Bağışlayın beni her şeyden önce bu mektubu siyah bir zemine yazdığım, tüm bu kelimeleri siyaha buladığım için. Aslında her biri gelecek güzel günlerin muştusunu içlerinde barındırır.
Şimdi Ey Kutlu, şehidimin kanıyla kırmızıya boyanmış bayrak, bayrağım altındaki benim kardeşim, benim insanım, Selam olsun Sana! Selam olsun umut kokan Geleceğimize ve Yarınlarımıza inşaALLAH!
Ey gencecik evladını toprağın bağrına bırakan anam; hayallerini, özenle hazırladığı çeyiziyle birlikte beton mezarlara gömen ablam, kurşunlara kendini siper ederken aklına ne anası ne babası ne de yâri gelmeyen, Davam deyip ilerleyen abim ve de gece olup da başını o sert, ölüleri bile ürperten soğuk zemine uzattığında yatmak için, annesine “ Anne, babam ne zaman geri gelecek?” diye endişeli bakışlarla soru soran kardeşim sana da selam olsun!
Hepiniz bilesiniz ki acınız acımızdır! Sizin oralara güneş tekrar doğana kadar bizler de kendimizi karanlığa hapsediyoruz. Sizler de rahat nefes alana kadar bizler de aldığımız her nefesi birer işkence gibi içimize çekeceğimize and içiyoruz. Ve her secdeye varışımızda peşi sıra evrendeki o ilahi duaya kulak verip sizler için, insanoğlu için AMİNlerimizi sıralıyoruz.
Ufak kardeşim televizyonda minik, daha emziği ağzında cansız bedenleri, şehitlerimizi, meleklerimizi gördüğünden beri bana “Abla, bu bebekler çok mu yaramazlık yapmışlar?” diye sorar oldu. Şimdi ben de her yastığa başımı uzatışımda, verilmemiş hesapların korkusuyla titrerken ALLAH’ ım diyorum, “Bu bebekler çok mu yaramazlık yapmışlar? Kim bu nefret tohumlarını bu minicik bedenlere püskürten? Kim?” diye soruyorum…
KİM? KİM? KİM? KİM?
O şehirde şimdi her şey düşmüş, her şey ölmüş olabilir, keskin bir koku, ölümün kokusu genizleri yakabilir, oluşan kandan kırmızı tablo tüyleri ürpertebilir belki bir daha sokaklarında gülüşleri yankılanan mavi gözlü çocuğun sesi de duyulmayabilir…Ama biz yeniden, bir kere daha sığınıp O’ na(C.C), bu küllerden yeni bir hayat, yeni bir yaşam meydana getirebileceğimizi de biliyoruz O’ nun(C.C) yardımıyla.
Ve sizlerden kilometrelerce ötede de olsak, açıp ellerimizi tek yürek halinde…O’ na(C.C) sadece O’ na(C.C) bir yakarış oluyoruz o anda ve ekliyoruz ardı sıra:

“ Allah’ ım Sen, onlara yıkık şehirler değil, cennet bahçeleri göster.
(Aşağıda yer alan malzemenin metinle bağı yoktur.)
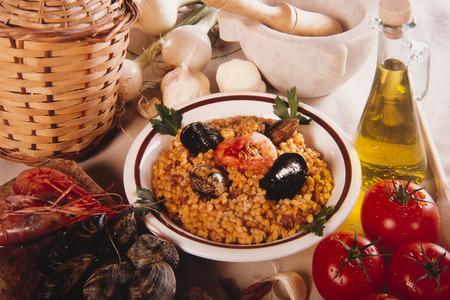 spawning: spawning seafood recipe typical Sardinian pasta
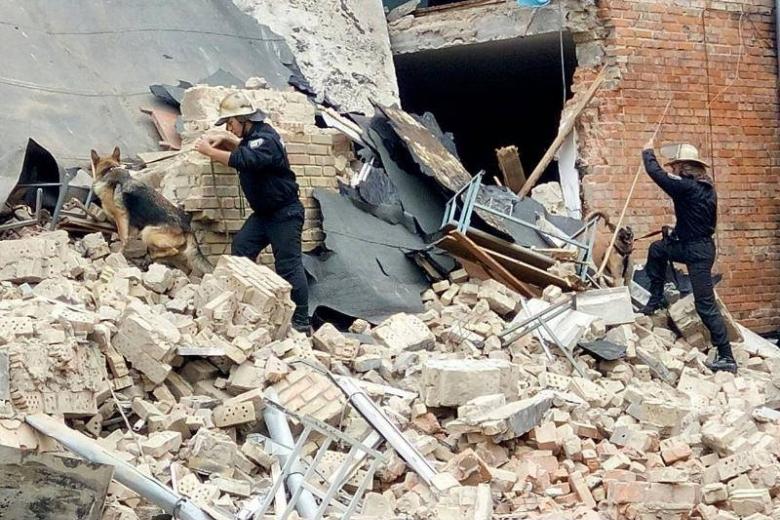 Первопричиной обвала школы под Киевом стала ливневая канализация— Зубко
Top sesleriyle kulaklarını sağır etme; onlara tıpkı eski günlerdeki gibi, baharı soludukları anlardaki gibi uhrevi nidalar duyur. Burunlarına keskin, ölmüş bir şehrin kokusu gelmesin de cennet güllerinin, misk-i amber kokularını yolla.”

Şimdi yüreğim sızlıyor ya…Bırakın sızlasın, kimseler dokunmasın yarama, dokunmasınlar yaramıza…Çünkü bizler yüreğimiz sızlasa da, her nefes alışımızda nefesimiz boğazımızda düğümlense de, gözlerimiz dolsa da, her şeyi, tüm engelleri ellerimizin tersiyle itip ve de çıkıp Vefasız, Acımasız Dünya’ nın karşısına:

Merak etme yüreğim ötelerde baharlar vardır. Bosna’ da, Kosova’ da olduğu gibi bir gün Filistin’ e, Lübnan’ a, Çeçenya’ ya da uğrayacak inşaALLAH barışın o, bütün doğayı kıskandıran haki rengi.
Tıpkı BİLGE KRAL’ ın dediği gibi:

“ Bu günleri gösteren Yüce Allah’ a hamd ediyorum. Tarihi kanımızla yazdık. Düşmanlarımız mert değildi. Alçakça katliam yaptılar. Tüm bunlara rağmen çok şükür ayaktayız. Şehitlerimizi rahmetle anıyoruz.”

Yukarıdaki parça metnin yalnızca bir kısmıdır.